Retour sur une anomalie déjà observée à Cattenom
Le 18 janvier 2012, EDF a déclaré une anomalie sur les piscines de combustible 2 et 3 de la centrale nucléaire de Cattenom (Moselle) : il y manquait un dispositif censé empêcher la vidange accidentelle des piscines de combustible en cas de problème sur les circuits de purification et de traitement des eaux. Ce dispositif, dénommé "casse-siphon", prend la forme d’un orifice de 20 mm de diamètre sur les tuyauteries [1].
La vidange accidentelle d’une piscine de combustible constituerait un événement grave : en effet, les combustibles usés, extrêmement chauds et radioactifs, doivent être refroidis en permanence. S’ils n’étaient plus recouverts d’eau, ils pourraient libérer des radioéléments, voire entrer en fusion.
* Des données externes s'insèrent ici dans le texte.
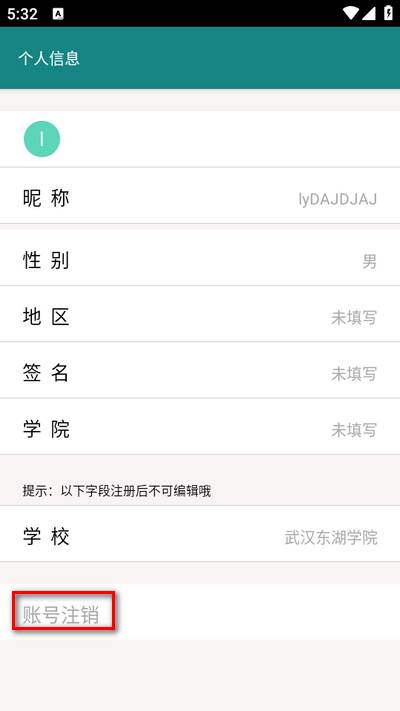 论文帮app官方版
Ces scénarios pourraient aboutir à d’importants rejets dans l’environnement, dans la mesure où les piscines, à la différence des réacteurs, ne possèdent pas d’enceinte de confinement.
Le problème remarqué à Cattenom, d’ailleurs signalé très tardivement à l’Autorité de Sûreté Nucléaire (ASN), a été classé au niveau 2 de l’échelle INES. Le Réseau "Sortir du nucléaire" avait porté plainte, menant à l’ouverture d’une enquête par le Parquet de Thionville [2].
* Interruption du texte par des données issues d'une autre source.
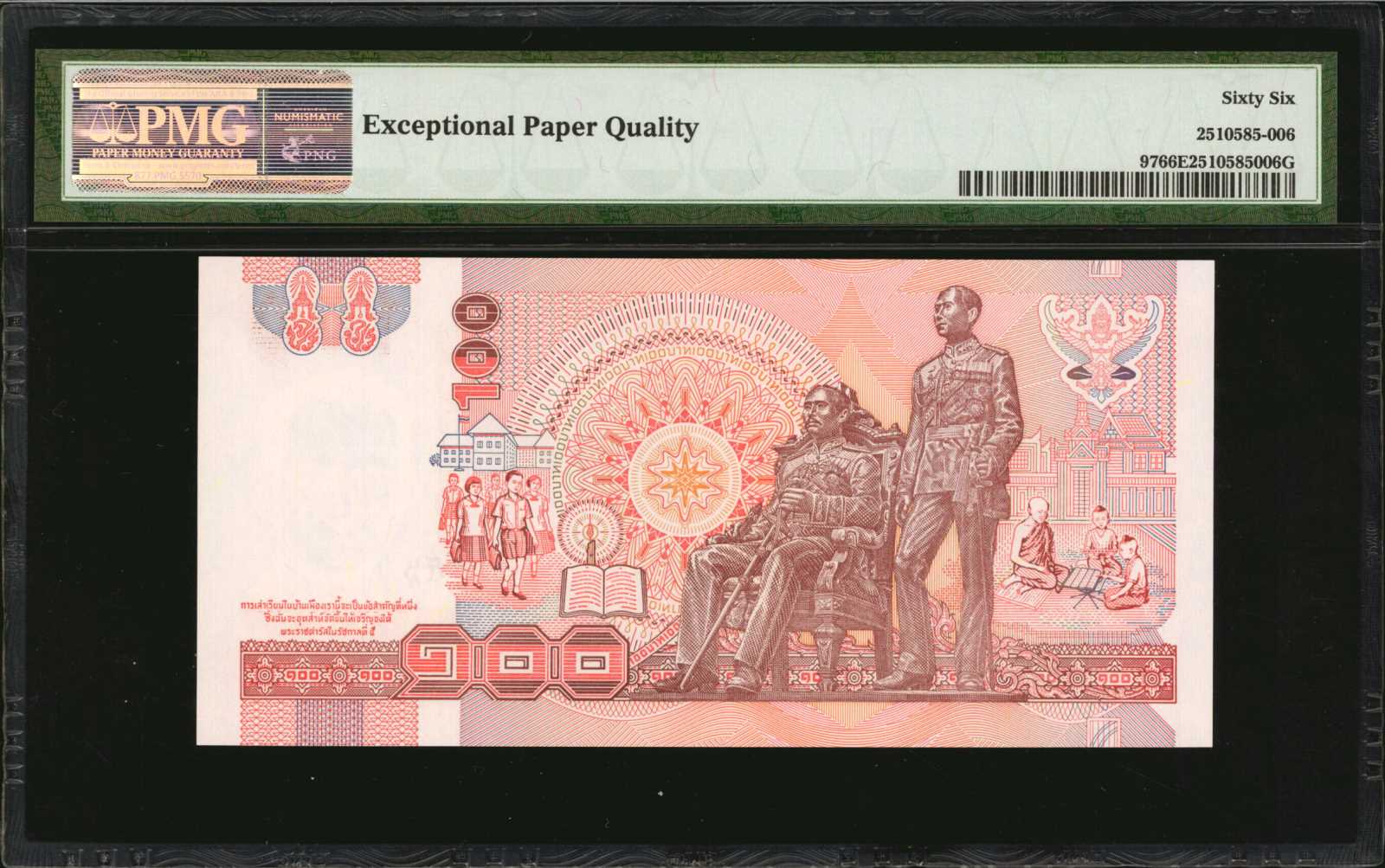 image for: Thailand  100 ??? (baht) (B163g)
Une anomalie similaire détectée sur 8 réacteurs :
Le Réseau "Sortir du nucléaire" a reçu récemment de source anonyme des documents d’EDF et de l’IRSN, accompagnés d’une note explicative, qui font état de problèmes similaires à ceux de Cattenom sur d’autres réacteurs nucléaires français. Ainsi, sur les 8 réacteurs de Flamanville (Manche), Paluel (Seine-Maritime) et Saint-Alban (Isère), les fameux "casse-siphons" sont d’un diamètre insuffisant pour permettre le bon fonctionnement du dispositif et prévenir efficacement la vidange des piscines [3].
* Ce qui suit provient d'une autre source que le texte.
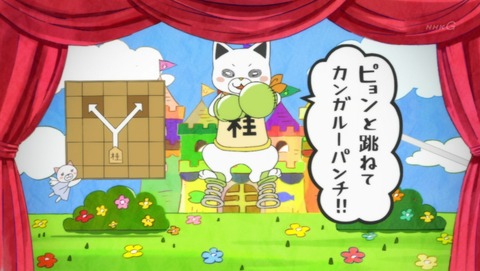 3月のライオン 8話 感想 74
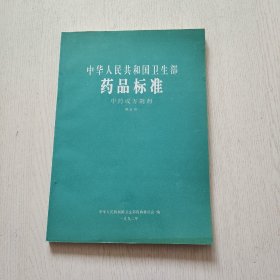 中华人民共和国卫生部药品标准 中药成方制剂 第五册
De plus, sur les piscines de ces huit réacteurs, une partie des tuyauteries du circuit de réfrigération et de filtration des eaux n’est pas dimensionnée pour résister aux séismes [4] ! En conséquence, en cas de séisme, la conjugaison de ces deux anomalies pourrait aboutir en une heure environ à un début de découvrement des combustibles entreposés dans les piscines [5]. Si ceux-ci entraient en fusion, toute intervention sur le site pourrait devenir impossible du fait du haut niveau de radiation.
Des risques pris à la légère :
Ce scénario catastrophe ne peut être balayé, la centrale de Saint-Alban étant située dans la vallée du Rhône, une zone de sismicité "modérée".
Il est frappant que le risque ne soit identifié que vingt-cinq ans après la construction des réacteurs concernés ; cette anomalie s’ajoute donc à la longue liste de toutes celles qu’EDF "découvre" tous les ans, invalidant largement l’idée d’une sûreté sous contrôle.
Il est déplorable que l’ASN, informée depuis trois mois de ces graves anomalies, n’ait à ce jour publié aucun avis d’incident à ce sujet.
Enfin, les centrales concernées étaient censées avoir passé avec succès l’épreuve des "évaluations complémentaires de sûreté", qui devaient étudier entre autres leur vulnérabilité au séisme. Les anomalies récemment découvertes confirment une nouvelle fois qu’il ne s’agissait que d’un exercice de communication.